Louis Martin

Personal information
- Born: 11 November 1936 Kingston, Jamaica
- Died: 16 January 2015 (aged 78) Heanor, Derbyshire, England
- Height: 1.75 m (5 ft 9 in)
- Weight: 90 kg (198 lb)

Sport
- Sport: Weightlifting

Medal record
Representing Great Britain
Olympic Games
| Bronze medal – third place | 1960 Rome | -90 kg |
| Silver medal – second place | 1964 Tokyo | -90 kg |
World Championships
| Gold medal – first place | 1959 Warsaw | -90 kg |
| Silver medal – second place | 1961 Austria | -90 kg |
| Gold medal – first place | 1962 Budapest | -90 kg |
| Gold medal – first place | 1963 Stockholm | -90 kg |
| Silver medal – second place | 1964 Tokyo | -90 kg |
| Gold medal – first place | 1965 Tehran | -90 kg |
European Championships
| Gold medal – first place | 1959 Warsaw | -90 kg |
| Silver medal – second place | 1961 Vienna | -90 kg |
| Gold medal – first place | 1962 Budapest | -90 kg |
| Gold medal – first place | 1963 Stockholm | -90 kg |
| Gold medal – first place | 1965 Sofia | -90 kg |
Representing England
Commonwealth Games
| Gold medal – first place | 1962 Perth | -90 kg |
| Gold medal – first place | 1966 Kingston | -90 kg |
| Gold medal – first place | 1970 Edinburgh | -90 kg |

= Louis Martin (weightlifter) =

British weightlifter

Louis George Martin (11 November 1936 – 16 January 2015) was a British middle-heavyweight weightlifter.

==Biography==
Martin was born in Kingston, Jamaica, where he did some bodybuilding. In the mid-1950s he moved to the United Kingdom and started training in weightlifting.

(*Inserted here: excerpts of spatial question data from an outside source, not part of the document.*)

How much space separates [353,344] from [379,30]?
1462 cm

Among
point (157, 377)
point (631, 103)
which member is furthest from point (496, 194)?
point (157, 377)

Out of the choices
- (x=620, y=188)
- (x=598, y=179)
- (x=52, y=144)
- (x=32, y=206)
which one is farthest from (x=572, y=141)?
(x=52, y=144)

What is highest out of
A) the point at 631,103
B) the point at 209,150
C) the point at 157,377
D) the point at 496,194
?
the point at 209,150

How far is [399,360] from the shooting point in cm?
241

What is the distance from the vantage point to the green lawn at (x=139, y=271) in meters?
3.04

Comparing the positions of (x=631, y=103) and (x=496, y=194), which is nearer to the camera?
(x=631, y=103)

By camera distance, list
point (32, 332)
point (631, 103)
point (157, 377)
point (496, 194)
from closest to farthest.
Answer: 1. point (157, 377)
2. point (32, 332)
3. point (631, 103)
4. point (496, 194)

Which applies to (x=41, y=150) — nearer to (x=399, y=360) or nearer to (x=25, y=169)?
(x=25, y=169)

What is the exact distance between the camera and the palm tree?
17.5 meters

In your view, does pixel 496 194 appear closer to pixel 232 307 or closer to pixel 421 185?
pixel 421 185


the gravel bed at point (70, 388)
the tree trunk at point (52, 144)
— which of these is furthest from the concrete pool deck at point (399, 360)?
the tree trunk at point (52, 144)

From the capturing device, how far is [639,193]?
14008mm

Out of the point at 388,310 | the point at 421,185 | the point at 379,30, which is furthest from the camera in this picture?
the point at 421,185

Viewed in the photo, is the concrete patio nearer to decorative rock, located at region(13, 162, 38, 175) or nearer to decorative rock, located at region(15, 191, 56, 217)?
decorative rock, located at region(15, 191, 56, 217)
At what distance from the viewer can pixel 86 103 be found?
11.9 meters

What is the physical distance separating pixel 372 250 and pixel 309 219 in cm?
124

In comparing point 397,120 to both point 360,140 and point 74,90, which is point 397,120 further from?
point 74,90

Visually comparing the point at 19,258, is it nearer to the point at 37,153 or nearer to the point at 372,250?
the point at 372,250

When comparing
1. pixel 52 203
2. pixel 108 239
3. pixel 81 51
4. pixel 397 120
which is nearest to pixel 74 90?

At the 1958 Commonwealth Games he still represented Jamaica, but the next year he won a world title while competing for Great Britain. At the Summer Olympics, he won a bronze medal in 1960 and a silver medal in 1964; he failed in the last (clean and jerk) event in 1968. Between 1959 and 1965 he won four world and four European titles and set four world records, though only two became official.

He represented England and won a gold medal in the middle heavyweight division, at the 1962 British Empire and Commonwealth Games in Perth, Western Australia.

He went on to secure three consecutive gold medals at the Commonwealth Games, winning the gold in the middle heavyweight division at both the 1966 British Empire and Commonwealth Games in Kingston, Jamaica and the 1970 British Commonwealth Games in Edinburgh, Scotland.

In 2018, Martin was one of the first people to be commemorated by a plaque on Derby's walk of fame.